Since three quarters of OHT’s are hospital led, it is likely that hospital governance will dominate the health teams. Rather than community integration led by public demand for services in mental health or community care, OHT’s seem at risk for becoming hospital-driven organizations, where the strength of the hospital board governs decisions in the region.

Ontario hospitals are generally well governed entities and some would suggest that extending hospital governance to all other providers would be a step forward. This was probably not the expectation of the community groups collaborating with hospitals in Ontario Health Team planning, however.

A second major problem is that there is no clarity around the management of more than $4 billion of home-care services under an OHT. In a hospital-based system, hospitals and local home-care providers may easily collaborate in providing post discharge home-care. However, 85 per cent of home-care visits are provided to patients referred directly from the community with no hospital involvement.

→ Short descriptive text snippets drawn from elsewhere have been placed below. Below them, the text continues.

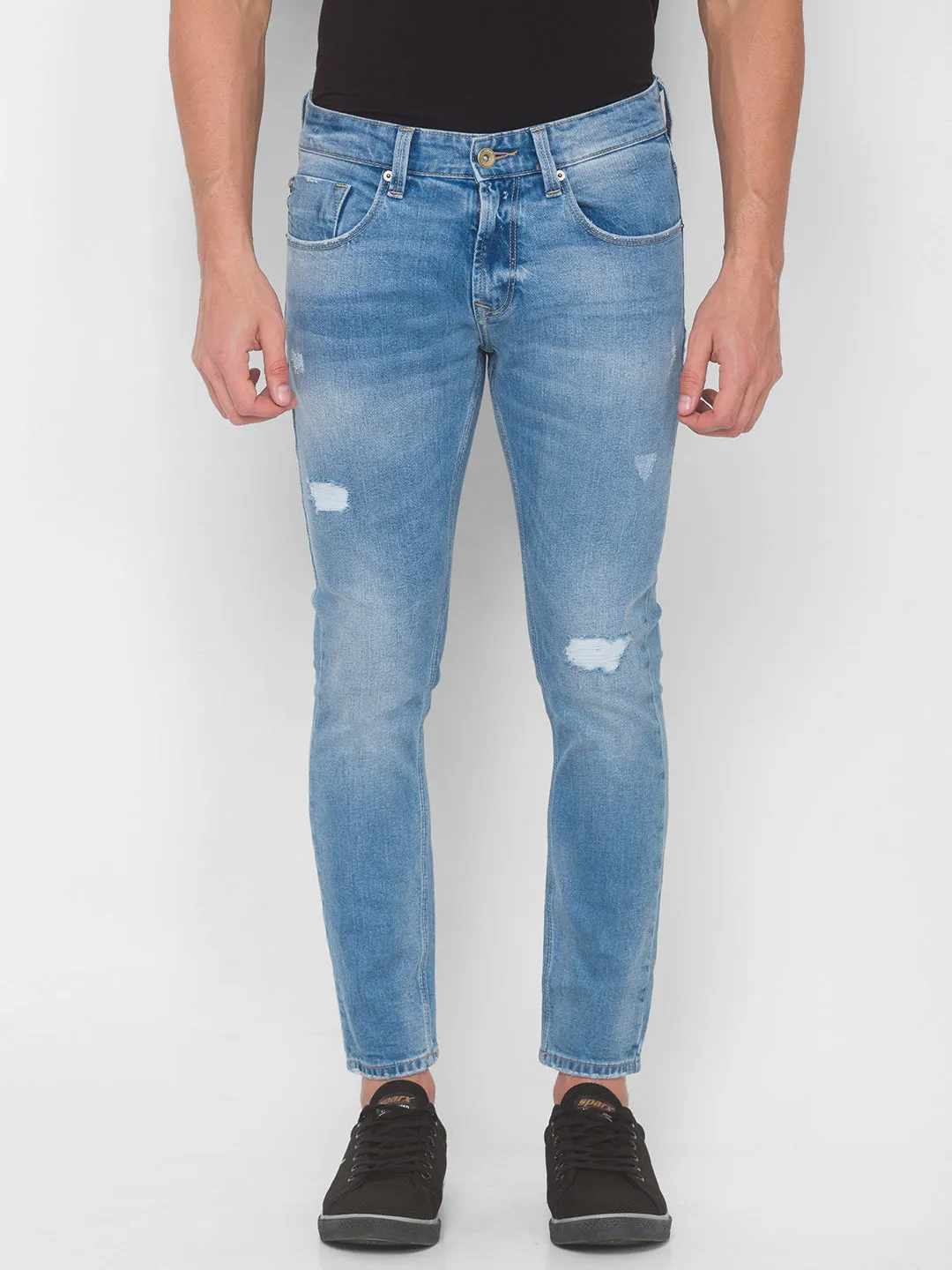 Spykar Men Light Blue Ripped Slim Mid-Rise Jeans (Kano)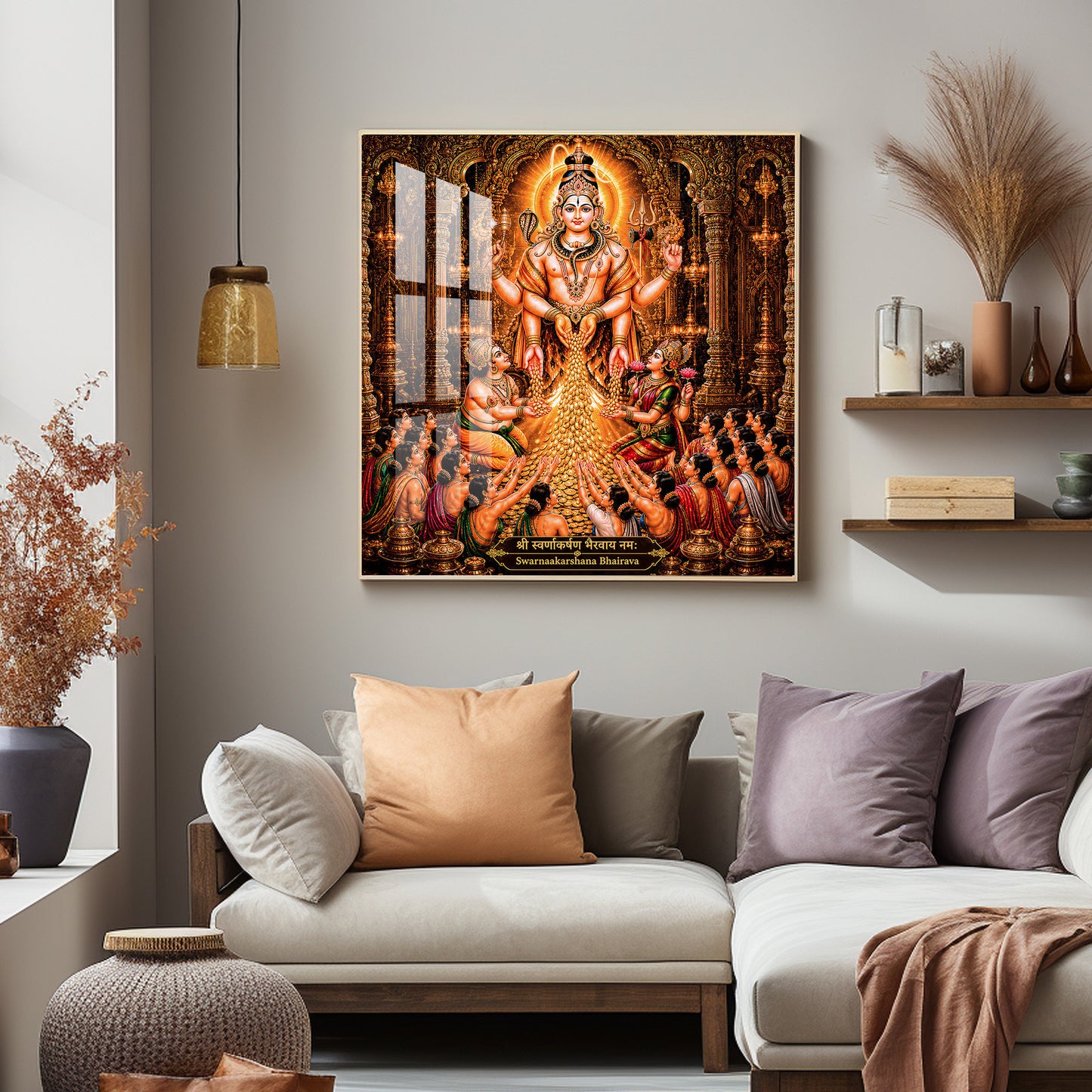 God Swarna Akarshana Bhairava Premium Acrylic Square Wall Art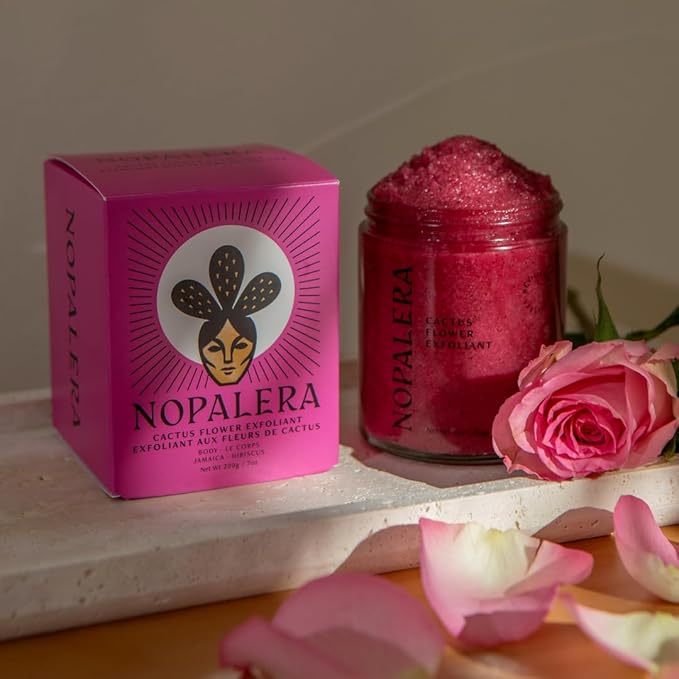 Nopalera Hibiscus Cactus Flower Exfoliant - Exfoliating Face & Body Scrub, 3-in-1 Cleanser, Exfoliator, & Moisturizer, Vegan, Cruelty-Free, Natural Floral Scent, Dye Free, 6 oz.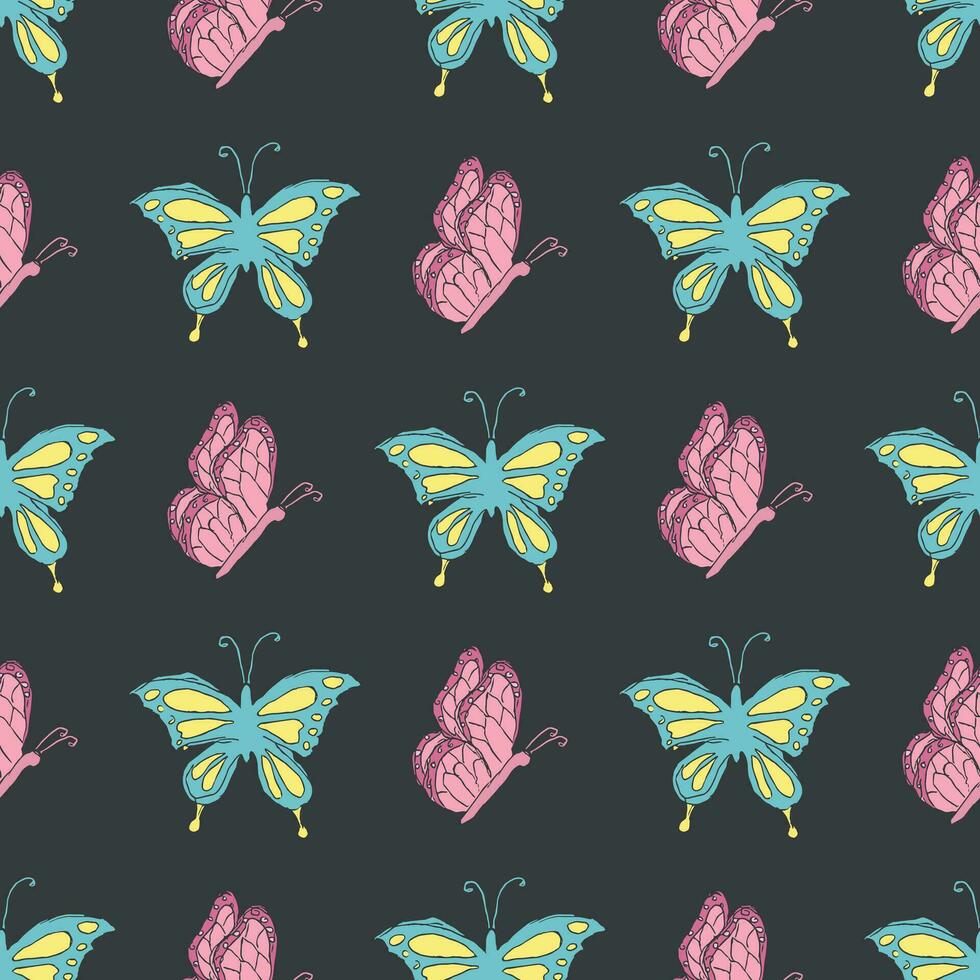 Seamless butterfly pattern. Drawn butterfly background vector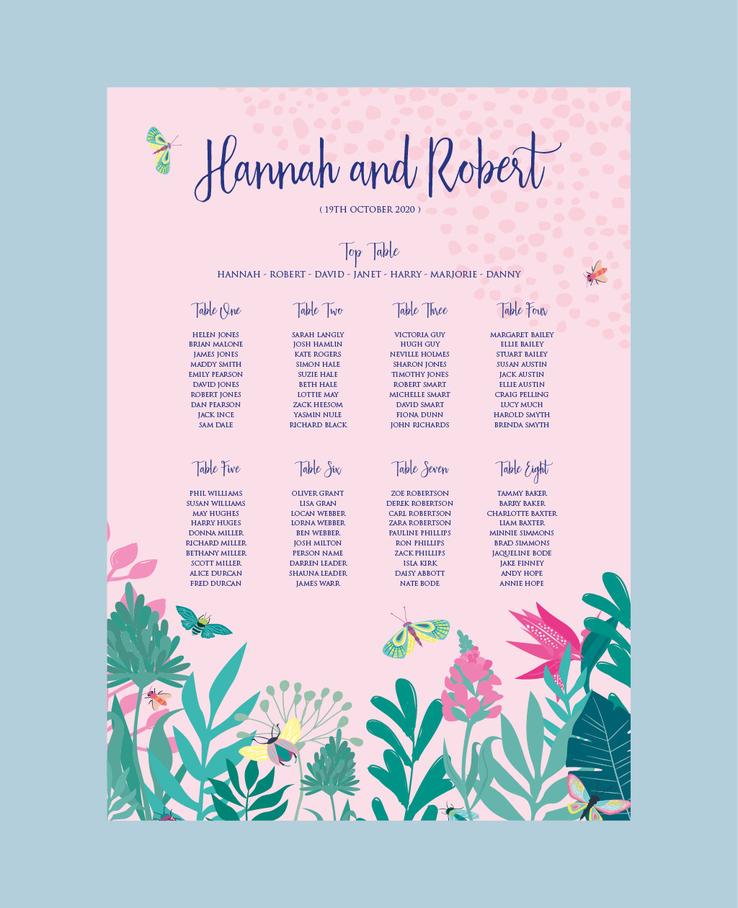 Exotic Foliage stationery seating plan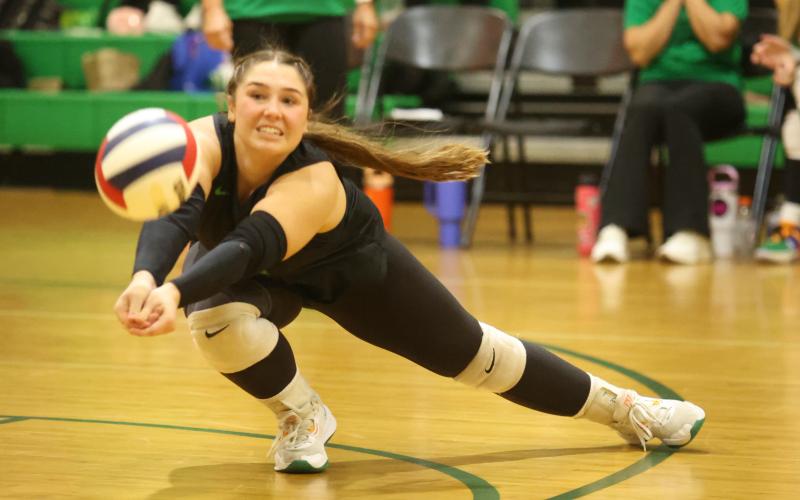 Suwannee libero Calinn Daniel tries to save a shot against Wakulla in the District 2-4A championship on Oct. 17. (PAUL BUCHANAN/Lake City Reporter)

The last government reformed home-care at the provincial level — raising PSW wages, standardizing levels of care for similar clinical situations as well as standardizing payments across the province. It is unclear what the ministry expects the health teams to do in leading home-care. Will we go from a standardized provincial approach to a system where each team creates its own home-care system? That seems like a very retrogressive step.

Finally, the teams have been told that budgets for the providers in the teams will be consolidated to allow shifting of resources as determined by the OHT governance process. Since primary care physician groups are providers within the OHT, this suggests that physician compensation should be part of the OHT budget. This would need to be negotiated with the Ontario Medical Association and a pathway to consolidation of physician budgets is difficult to contemplate.

In summary, the low rules approach to introducing Ontario Health Teams suggests care will be delivered through 50 to 70 hospital-led organizations, where decisions may be heavily influenced by local hospital boards, where consistent standardized provincial approaches to home-care could be abandoned for diverse local approaches and physicians keep their budgets out of the OHT while participating in leadership.

Given the lack of clear direction coming from the ministry, OHT’s seem at risk of creating a fragmented, chaotic approach to provincial health service planning. There are obvious advantages of scale evident in planning health services for 14 million people. At this point, the OHT process of planning at the local level without strong provincial guidelines may seem suspect.

Bob Bell worked in Ontario health care for more than 40 years as a GP, surgeon, hospital CEO and Deputy Minister of Health.